Q.My easy-keeper just got put on 30 days of stall rest with 15 minutes of hand walking twice a day due to a possible soft-tissue injury. He’s the kind of horse that requires regular exercise to stay fit and trim and eats on the low end of what’s recommended for his size and activity level. His diet prior to stall rest included orchard grass hay and a ration balancer. He’s bored in his stall and hoovering down his hay and feed. I’m concerned about him gaining weight because that could add stress to his injury. How can I keep him from gaining weight while on rest while also keeping him entertained?

—Nicole, via e-mail

A.Confinement and rehabilitating easy keepers can be a real challenge. You’re right in wanting to minimize weight gain in order to control stress on the soft-tissue injury as well as wanting to minimize the risk of boredom while he’s out of work.
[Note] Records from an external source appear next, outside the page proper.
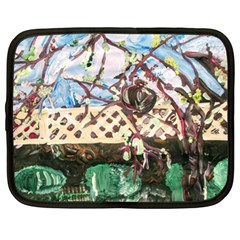 Blooming Tree 2 Netbook Case (xl)  by bestdesignintheworld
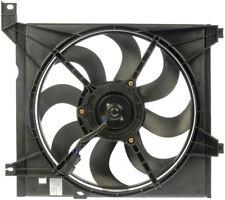 Engine Cooling Fan Assembly fits 2004-2009 Kia Spectra Spectra5  DORMAN OE SOLUT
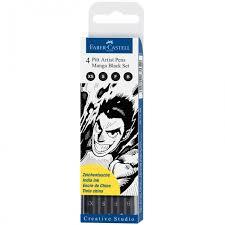 <b>Faber</b>-<b>Castell Набор</b> капиллярных ручек Pitt Artist Pen Manga set 4 ...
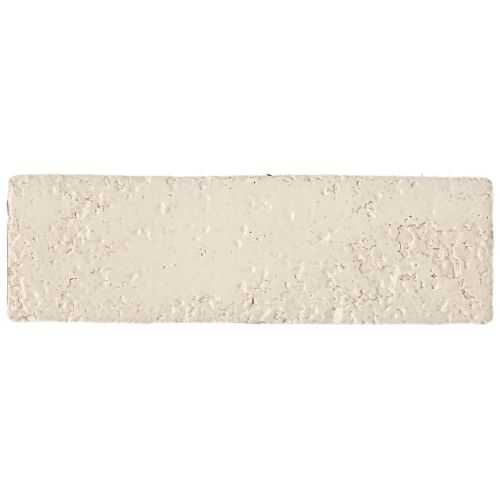 nanbr020805k-001-tiles-brick20_nan-white_ivory.jpg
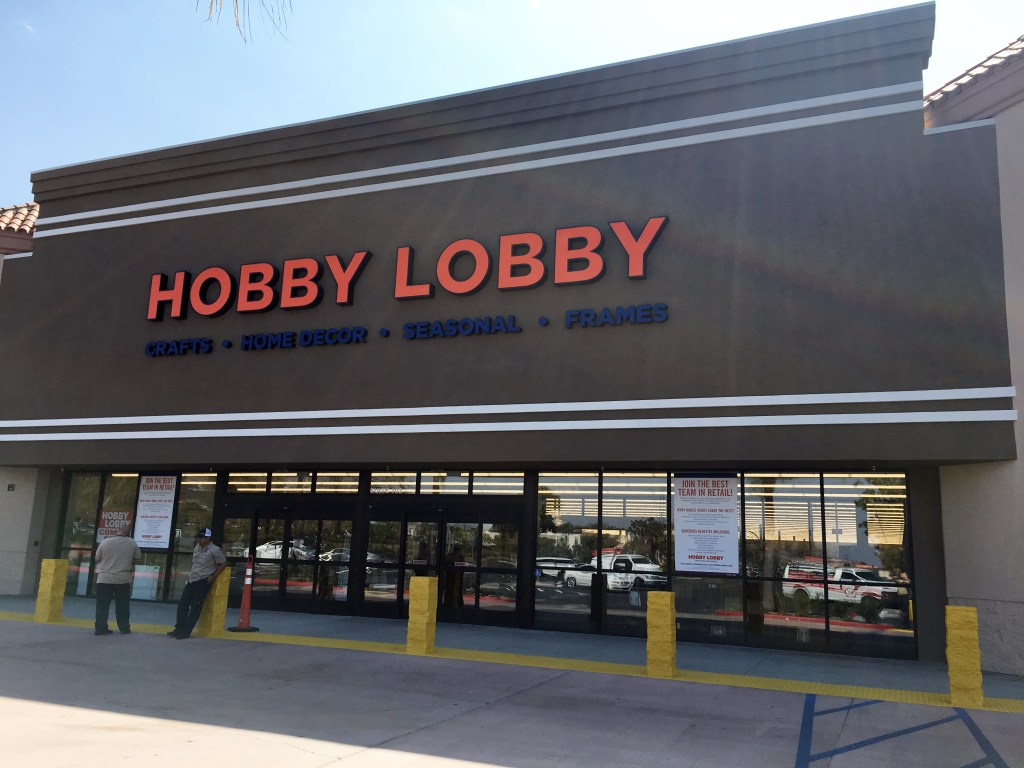 Riverside's new Hobby Lobby is already open - Press Enterprise on Hobby Lobby id=37206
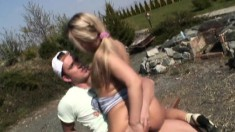 Slutty young blonde gets off on being groped and fucked outdoors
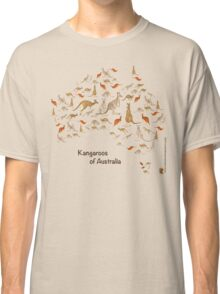 Kangaroo Map of Australia Classic T-Shirt
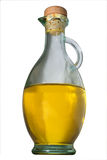 Glass bottle with olive oil Royalty Free Stock Image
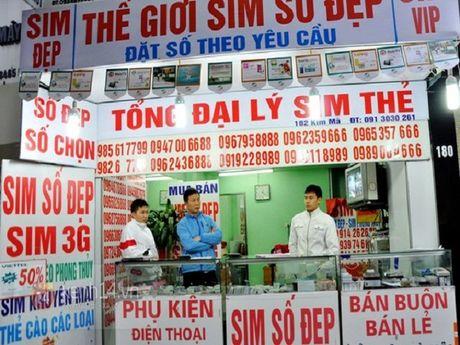 Lam the nao de sim 'rac' khong bi thu hoi? - Anh 1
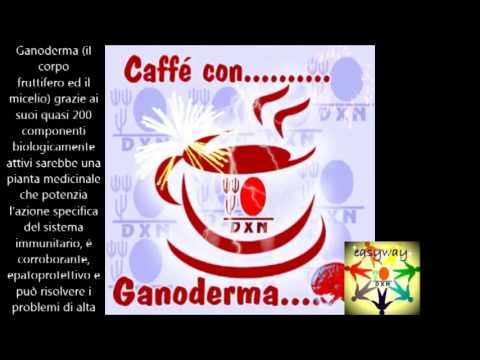 caffè ganoderma - YouTube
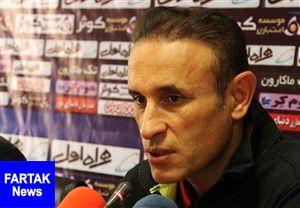گل محمدی:هر بازی حکم فینال را دارد/نه بازیکن مصدوم و نه محروم داریم!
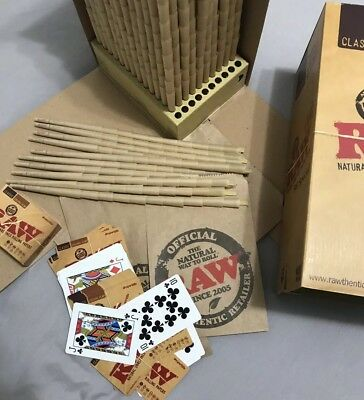 Raw Classic 98 Special Cones ~ 100 Pack ~ 1 Deck Of Raw Playing Cards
Typically, when calories need to be cut, grain (concentrate feeds) should be the first thing to go. So, it’s tempting to remove the ration balancer. However, this is needed to ensure his diet remains balanced and is providing enough essential nutrients, such as copper, zinc, and vitamin E, which a hay-based diet might lack.

Ensuring adequate copper is important because it’s needed for collagen formation, and that’s the foundation of the soft tissue you want to heal. Therefore, I would avoid reducing his ration balancer amount unless absolutely necessary. Should it become necessary to reduce the ration balancer you could switch to a ration balancing supplement rather than a feed, which will have fewer calories.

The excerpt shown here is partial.